Saint Vincent's has virtualized more than 600 desktops so far, said Chris Hansen, the system architect for the hospital network. Eventually, it will replace all 5,000 desktop PCs with thin-client devices.

Pano Logic supplies the thin clients. The OSes -- all Windows XP at present -- are streamed from a VMware ESX virtualization platform.

By using thin clients rather than full-featured PCs, the hospital system could save US$170,000 a year in electricity costs, Hansen estimated. Although additional power would be consumed by the servers to run the virtualized OSes, and by the storage arrays to house user data, running 600 thin clients would still consume only a quarter of the power required to run 600 desktop computers, he said.

The hospital is conducting operational tests to get an even better estimate of the power savings.

While server virtualization is all but mainstream by now, desktop virtualization has remained on the fringe of corporate IT for several years. Analysts are optimistic that it may become more widely adopted in the year to come, thanks to pressures from thinner budgets, soaring electricity bills and the growing complexities of desktop client management. If so, Saint Vincent's is on the cutting edge of this trend.

Saint Vincent's runs numerous medical facilities in and around New York City, with St. Vincent's Hospital Manhattan, founded in 1849, being the anchor for the institution.

The hospital is no stranger to virtualization. It has already virtualized most of its servers, consolidating 300 physical servers into 6 hosts, first using VMware's ESX 3.5, and now VMware VSphere 4.0.
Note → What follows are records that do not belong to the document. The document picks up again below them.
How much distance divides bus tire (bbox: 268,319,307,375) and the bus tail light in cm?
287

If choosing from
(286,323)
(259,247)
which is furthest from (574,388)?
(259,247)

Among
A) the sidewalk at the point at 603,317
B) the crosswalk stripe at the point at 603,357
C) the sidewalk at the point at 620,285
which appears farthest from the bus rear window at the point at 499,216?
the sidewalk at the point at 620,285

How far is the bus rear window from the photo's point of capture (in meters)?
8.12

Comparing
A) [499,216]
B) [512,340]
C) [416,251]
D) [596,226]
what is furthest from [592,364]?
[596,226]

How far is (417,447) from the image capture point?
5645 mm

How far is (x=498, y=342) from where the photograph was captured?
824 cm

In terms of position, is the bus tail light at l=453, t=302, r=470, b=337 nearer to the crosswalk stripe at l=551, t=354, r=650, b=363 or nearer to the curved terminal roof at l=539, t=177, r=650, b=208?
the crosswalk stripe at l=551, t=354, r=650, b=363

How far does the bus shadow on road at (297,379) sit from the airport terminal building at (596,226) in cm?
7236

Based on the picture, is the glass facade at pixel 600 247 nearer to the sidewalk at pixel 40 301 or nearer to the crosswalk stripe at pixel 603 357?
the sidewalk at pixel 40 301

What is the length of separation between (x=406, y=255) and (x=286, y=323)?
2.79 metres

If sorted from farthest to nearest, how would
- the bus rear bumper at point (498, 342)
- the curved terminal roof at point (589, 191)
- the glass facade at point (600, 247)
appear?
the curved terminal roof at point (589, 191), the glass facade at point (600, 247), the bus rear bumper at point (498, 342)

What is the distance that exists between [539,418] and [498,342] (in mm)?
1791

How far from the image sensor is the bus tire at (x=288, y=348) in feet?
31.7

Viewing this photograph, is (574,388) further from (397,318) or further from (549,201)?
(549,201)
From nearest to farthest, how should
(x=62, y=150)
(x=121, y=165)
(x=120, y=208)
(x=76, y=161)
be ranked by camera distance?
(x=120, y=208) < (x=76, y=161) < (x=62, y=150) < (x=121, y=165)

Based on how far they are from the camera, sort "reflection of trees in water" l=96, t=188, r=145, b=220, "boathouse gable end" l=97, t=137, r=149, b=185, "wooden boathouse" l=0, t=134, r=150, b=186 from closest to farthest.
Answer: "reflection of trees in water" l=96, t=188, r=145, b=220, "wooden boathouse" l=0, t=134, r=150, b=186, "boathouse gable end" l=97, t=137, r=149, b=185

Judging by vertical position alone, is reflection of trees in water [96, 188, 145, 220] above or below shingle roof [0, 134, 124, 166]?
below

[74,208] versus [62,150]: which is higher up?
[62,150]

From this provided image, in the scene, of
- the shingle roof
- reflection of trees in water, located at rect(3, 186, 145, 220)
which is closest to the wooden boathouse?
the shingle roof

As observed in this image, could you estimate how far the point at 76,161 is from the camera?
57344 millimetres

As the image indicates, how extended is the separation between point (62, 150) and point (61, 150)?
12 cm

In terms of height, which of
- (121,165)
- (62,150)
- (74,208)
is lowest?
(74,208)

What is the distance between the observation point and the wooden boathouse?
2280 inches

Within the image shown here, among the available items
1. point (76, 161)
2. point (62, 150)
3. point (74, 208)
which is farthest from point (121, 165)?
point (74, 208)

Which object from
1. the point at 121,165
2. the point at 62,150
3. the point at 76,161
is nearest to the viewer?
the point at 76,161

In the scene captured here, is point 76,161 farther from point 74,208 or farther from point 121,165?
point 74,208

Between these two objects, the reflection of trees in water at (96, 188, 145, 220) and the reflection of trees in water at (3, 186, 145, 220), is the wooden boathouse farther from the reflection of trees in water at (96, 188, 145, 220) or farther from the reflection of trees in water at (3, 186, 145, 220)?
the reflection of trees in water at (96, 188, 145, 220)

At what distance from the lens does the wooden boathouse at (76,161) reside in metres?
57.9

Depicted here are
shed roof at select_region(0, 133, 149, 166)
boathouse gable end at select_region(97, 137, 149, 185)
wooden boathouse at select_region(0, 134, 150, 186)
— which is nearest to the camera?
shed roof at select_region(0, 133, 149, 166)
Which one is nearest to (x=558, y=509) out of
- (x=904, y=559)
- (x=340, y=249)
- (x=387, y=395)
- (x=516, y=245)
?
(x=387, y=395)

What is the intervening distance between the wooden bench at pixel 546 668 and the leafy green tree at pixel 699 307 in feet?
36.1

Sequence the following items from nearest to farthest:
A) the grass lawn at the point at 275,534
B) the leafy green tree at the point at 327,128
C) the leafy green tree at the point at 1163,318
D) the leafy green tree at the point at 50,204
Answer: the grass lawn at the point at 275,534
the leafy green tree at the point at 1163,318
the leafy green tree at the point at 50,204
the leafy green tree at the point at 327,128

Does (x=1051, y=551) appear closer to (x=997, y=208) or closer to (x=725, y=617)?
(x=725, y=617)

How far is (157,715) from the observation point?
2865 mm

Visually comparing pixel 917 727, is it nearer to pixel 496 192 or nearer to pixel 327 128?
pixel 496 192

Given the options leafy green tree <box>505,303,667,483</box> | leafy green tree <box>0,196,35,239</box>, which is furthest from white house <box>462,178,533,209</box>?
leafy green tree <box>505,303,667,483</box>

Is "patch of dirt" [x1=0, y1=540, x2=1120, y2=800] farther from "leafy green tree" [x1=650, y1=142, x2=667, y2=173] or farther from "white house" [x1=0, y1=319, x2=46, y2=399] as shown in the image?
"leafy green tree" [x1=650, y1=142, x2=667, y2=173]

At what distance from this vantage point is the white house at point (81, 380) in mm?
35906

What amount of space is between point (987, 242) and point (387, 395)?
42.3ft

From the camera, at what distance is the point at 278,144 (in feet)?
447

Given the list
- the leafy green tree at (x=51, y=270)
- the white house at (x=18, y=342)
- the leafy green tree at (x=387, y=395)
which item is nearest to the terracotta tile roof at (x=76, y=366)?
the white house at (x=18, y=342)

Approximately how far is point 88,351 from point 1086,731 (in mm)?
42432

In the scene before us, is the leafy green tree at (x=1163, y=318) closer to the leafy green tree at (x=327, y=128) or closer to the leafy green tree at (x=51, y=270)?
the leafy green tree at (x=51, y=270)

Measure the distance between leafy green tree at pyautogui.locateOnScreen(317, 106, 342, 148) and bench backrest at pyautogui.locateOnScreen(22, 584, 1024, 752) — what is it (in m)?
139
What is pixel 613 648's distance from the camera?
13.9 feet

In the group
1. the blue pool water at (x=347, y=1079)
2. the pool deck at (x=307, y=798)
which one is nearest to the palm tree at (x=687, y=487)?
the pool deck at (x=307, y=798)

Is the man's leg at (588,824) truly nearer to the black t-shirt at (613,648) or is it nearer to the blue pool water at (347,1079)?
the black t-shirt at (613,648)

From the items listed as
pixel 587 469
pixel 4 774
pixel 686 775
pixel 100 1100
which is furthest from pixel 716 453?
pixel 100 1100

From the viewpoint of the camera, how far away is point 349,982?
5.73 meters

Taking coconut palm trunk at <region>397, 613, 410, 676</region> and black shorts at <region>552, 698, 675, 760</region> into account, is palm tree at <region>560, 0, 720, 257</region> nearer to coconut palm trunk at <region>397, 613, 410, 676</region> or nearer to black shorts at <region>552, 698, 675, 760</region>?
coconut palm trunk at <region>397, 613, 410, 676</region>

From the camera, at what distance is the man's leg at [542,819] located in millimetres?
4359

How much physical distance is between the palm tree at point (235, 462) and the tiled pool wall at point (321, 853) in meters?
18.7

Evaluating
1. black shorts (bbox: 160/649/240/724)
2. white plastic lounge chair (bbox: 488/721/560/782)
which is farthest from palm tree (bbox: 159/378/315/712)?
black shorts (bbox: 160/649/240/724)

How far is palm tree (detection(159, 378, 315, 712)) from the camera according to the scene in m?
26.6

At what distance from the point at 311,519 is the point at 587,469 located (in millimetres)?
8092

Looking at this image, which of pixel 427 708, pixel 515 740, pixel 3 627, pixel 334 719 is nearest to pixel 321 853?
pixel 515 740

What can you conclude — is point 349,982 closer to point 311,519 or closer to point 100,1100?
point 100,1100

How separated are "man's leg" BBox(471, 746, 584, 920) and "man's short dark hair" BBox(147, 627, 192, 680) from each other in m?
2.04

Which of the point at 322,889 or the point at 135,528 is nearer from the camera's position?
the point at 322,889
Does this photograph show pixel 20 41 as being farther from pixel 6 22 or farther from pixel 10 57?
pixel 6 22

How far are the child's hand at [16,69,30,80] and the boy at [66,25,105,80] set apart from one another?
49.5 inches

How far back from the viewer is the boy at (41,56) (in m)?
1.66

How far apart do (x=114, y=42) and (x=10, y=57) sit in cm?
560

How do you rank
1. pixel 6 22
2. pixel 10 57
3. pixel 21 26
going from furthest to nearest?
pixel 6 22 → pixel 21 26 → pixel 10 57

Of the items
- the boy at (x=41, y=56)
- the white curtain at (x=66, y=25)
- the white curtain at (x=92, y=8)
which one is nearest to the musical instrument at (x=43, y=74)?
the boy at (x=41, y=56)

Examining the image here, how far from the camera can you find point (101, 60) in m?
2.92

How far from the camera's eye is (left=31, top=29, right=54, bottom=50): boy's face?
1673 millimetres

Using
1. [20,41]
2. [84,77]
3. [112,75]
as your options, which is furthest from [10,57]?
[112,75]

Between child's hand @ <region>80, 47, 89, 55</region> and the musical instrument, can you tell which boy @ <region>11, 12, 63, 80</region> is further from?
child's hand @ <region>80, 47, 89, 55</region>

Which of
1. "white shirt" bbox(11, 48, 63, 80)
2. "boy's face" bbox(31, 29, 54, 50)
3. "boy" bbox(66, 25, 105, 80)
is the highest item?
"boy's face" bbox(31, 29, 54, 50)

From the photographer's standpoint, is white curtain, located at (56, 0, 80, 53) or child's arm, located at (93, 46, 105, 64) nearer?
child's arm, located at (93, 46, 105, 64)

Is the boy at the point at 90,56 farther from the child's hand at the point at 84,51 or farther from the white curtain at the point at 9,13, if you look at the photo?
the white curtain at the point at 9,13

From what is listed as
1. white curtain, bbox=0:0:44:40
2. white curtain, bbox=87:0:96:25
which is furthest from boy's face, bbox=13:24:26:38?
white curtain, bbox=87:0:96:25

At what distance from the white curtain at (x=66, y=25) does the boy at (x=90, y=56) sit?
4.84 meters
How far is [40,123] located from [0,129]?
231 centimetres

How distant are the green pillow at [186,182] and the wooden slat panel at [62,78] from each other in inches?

With success on the server side, Saint Vincent's looked at virtualizing the desktops. Its employee desktops are nearly a decade old, many still running Windows 2000. But rather than embarking on a hospitalwide refresh, the IT team first compared the costs of purchasing new PCs with the cost for thin clients.

Most thin-client technologies use a form of VDI (Virtual Desktop Infrastructure), in which the entire desktop is streamed from a server. With this setup, the desktop is replaced by a thin-client device, which streams its OS and applications from a server. A PC can consume an average of 100 watts or more while in operation, whereas a thin-client device will consume less than 10 watts.

In the hospital's price comparison, the cost of procuring thin-client devices and support servers turned out to be about the same as buying PCs, Hansen said. However, the savings in electricity costs from thin clients would be considerable.

"We found that the power consumption was going to be dramatically lower with VDI," Hansen said

For Saint Vincent's, power costs are no small issue. The hospital is one of the largest users of power in the city and is looking to cut consumption wherever possible. And since the hospital has been hit with budget woes of late, trimming operational costs anywhere possible has become a necessity.